However, looking at the output of that, we see that it looks rather messy. Fortunately, the R package “knitr” provides us with a nice way to create tables. These tables can be adapted for every format possible (html, pdf, word) and are highly customizable. For the following overview table, I chose to include only the title, album, artist, and rank variables. However, the included variables can be adapted by changing the first argument in the head()/tail() function.

I further adapted the column names with the col.names argument because the variable names do not look too nice. In addition to the “knitr” package, I also used the “kableExtra” package to add some spacing between the columns. For that, I used the pipe operator and the kable_styling() command. This command already applies a nice template to the table. From here on, one could further personalize the table, however, I believe that for this quick demonstration it is enough. Nevertheless, the documentation about this command can be found here.

library(knitr)
library(kableExtra)
kable(head(dt[c("Rank", "Track.Name", "Album.Name", "Artist.Name.s.")]), format = "html", col.names = 
        c("Rank", "Title", "Album", "Artist"))%>%
  kable_styling()
Rank Title Album Artist
1 This Charming Man - 2011 Remaster The Smiths The Smiths
2 Cemetry Gates - 2011 Remaster The Queen Is Dead The Smiths
3 These Days Chelsea Girl Nico
4 This Night Has Opened My Eyes - 2011 Remaster Hatful of Hollow The Smiths
5 When The Sun Goes Down Whatever People Say I Am, That’s What I’m Not Arctic Monkeys
6 Under the Bridge Blood Sugar Sex Magik (Deluxe Edition) Red Hot Chili Peppers
kable(tail(dt[c("Rank", "Track.Name", "Album.Name", "Artist.Name.s.")]), format = "html", col.names = 
        c("Rank", "Title", "Album", "Artist"))%>%
  kable_styling()
Rank Title Album Artist
95 95 After The Storm (feat. Tyler, The Creator & Bootsy Collins) Isolation Kali Uchis,Tyler, The Creator,Bootsy Collins
96 96 Lago Maggiore Blue Sky Szenario Harry Quintana,Blanko Malte
97 97 Please, Please, Please, Let Me Get What I Want - 2011 Remaster Hatful of Hollow The Smiths
98 98 Mardy Bum Whatever People Say I Am, That’s What I’m Not Arctic Monkeys
99 99 Harness Your Hopes - B-side Brighten the Corners: Nicene Creedence Ed. Pavement
100 100 In Nächten wie diesen - House Remix In Nächten wie diesen Remixes Harry Quintana,Blanko Malte

When looking at the data presented in the tables, there are a few (minor) things that can still be adapted. The problem with text data is that the text itself is always a bit dirty and must also be cleaned. Therefore, I will use some regular expressions to tidy it. I am aware that regular expressions are not within the scope of this course, yet I prefer my data to be clean and equally structured. To skip this part, please click here.

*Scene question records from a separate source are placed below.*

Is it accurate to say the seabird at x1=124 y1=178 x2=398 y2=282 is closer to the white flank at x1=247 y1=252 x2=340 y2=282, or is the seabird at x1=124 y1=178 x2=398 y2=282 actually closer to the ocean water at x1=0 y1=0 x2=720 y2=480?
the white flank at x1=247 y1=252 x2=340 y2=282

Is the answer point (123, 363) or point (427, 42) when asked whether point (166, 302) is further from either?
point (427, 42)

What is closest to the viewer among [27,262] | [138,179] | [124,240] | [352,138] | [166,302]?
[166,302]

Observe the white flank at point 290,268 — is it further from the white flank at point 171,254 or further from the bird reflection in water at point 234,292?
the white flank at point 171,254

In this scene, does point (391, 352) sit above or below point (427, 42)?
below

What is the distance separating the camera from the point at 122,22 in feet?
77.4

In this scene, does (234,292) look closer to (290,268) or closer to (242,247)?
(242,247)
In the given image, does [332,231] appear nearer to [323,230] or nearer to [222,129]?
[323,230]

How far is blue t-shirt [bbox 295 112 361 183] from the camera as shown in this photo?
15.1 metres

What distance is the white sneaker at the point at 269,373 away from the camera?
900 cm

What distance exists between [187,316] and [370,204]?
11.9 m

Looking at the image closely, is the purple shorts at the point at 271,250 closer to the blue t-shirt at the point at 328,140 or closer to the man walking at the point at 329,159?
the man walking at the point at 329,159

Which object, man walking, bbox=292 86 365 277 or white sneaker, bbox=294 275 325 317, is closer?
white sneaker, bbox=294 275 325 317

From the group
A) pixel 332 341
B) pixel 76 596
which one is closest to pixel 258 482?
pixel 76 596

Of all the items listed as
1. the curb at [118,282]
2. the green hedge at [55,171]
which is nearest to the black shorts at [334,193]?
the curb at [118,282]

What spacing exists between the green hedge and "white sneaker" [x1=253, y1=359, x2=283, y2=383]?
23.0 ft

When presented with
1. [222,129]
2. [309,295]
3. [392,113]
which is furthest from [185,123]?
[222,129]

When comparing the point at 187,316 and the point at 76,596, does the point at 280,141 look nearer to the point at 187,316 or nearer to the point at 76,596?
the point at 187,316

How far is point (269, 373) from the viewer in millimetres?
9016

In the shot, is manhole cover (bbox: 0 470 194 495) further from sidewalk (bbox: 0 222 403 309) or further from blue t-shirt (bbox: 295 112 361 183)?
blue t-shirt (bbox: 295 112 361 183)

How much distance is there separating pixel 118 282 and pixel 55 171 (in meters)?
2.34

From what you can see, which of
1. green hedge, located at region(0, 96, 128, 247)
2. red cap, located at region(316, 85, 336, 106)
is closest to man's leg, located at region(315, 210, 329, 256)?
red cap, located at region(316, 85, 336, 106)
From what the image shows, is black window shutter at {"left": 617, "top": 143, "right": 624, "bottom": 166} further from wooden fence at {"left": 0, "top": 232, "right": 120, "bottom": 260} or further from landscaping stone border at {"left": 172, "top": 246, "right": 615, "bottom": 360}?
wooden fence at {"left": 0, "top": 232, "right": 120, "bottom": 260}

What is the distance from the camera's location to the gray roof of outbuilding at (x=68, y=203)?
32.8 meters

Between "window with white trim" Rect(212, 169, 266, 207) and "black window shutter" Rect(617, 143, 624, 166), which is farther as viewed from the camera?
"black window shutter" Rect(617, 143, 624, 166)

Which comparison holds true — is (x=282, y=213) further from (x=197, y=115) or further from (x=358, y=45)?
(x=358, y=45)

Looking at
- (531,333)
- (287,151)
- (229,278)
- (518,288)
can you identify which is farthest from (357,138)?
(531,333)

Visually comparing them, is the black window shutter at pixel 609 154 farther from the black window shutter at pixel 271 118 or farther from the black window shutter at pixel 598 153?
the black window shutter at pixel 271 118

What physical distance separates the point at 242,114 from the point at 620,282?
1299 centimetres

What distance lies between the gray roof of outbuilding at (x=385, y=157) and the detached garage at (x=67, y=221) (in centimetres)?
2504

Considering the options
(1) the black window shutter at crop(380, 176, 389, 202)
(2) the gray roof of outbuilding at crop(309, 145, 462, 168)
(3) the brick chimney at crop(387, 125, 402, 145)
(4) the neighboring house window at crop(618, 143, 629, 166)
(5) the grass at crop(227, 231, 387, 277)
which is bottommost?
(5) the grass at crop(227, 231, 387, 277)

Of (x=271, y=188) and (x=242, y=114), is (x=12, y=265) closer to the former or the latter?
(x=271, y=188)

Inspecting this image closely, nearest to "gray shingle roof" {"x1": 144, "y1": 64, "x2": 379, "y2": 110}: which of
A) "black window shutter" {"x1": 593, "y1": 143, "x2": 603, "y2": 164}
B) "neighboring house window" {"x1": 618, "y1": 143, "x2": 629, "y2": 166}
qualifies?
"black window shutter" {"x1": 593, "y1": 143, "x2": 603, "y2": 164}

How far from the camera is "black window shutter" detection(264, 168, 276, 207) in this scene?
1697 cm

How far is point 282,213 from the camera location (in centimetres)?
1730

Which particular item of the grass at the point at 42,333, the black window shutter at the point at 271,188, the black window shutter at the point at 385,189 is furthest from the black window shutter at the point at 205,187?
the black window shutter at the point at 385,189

The first thing I noticed that I would change is the display of the year an album got remastered behind the album title. This is not just for cosmetic reasons, but also because Spotify often has both versions of albums. Sometimes it occurs that you listen to two different songs from the same album, however, one is listed in the “original” version of the album and one is listed in the “remastered” version of the album. This creates unnecessary confusion, since R would handle those two albums as separate albums. Therefore, it makes sense to remove “remastered” from the album title. I did this in the following way:

dt$Track.Name <- gsub("\\s-\\s.*Remaster.*", "", dt$Track.Name)
Explanation of the Regular Expression


The gsub() function is a function of base R that allows for substitutions of specific elements of strings. The main arguments are pattern, replacement, and x, where x corresponds to the data to analyze. Both pattern and replacement take inputs in the form of a regular expression. A regular expression is a pattern of symbols that represent specific elements of text (or non-text) in a string. In this case, alongside normal characters, the elements \\s, ., and * were used.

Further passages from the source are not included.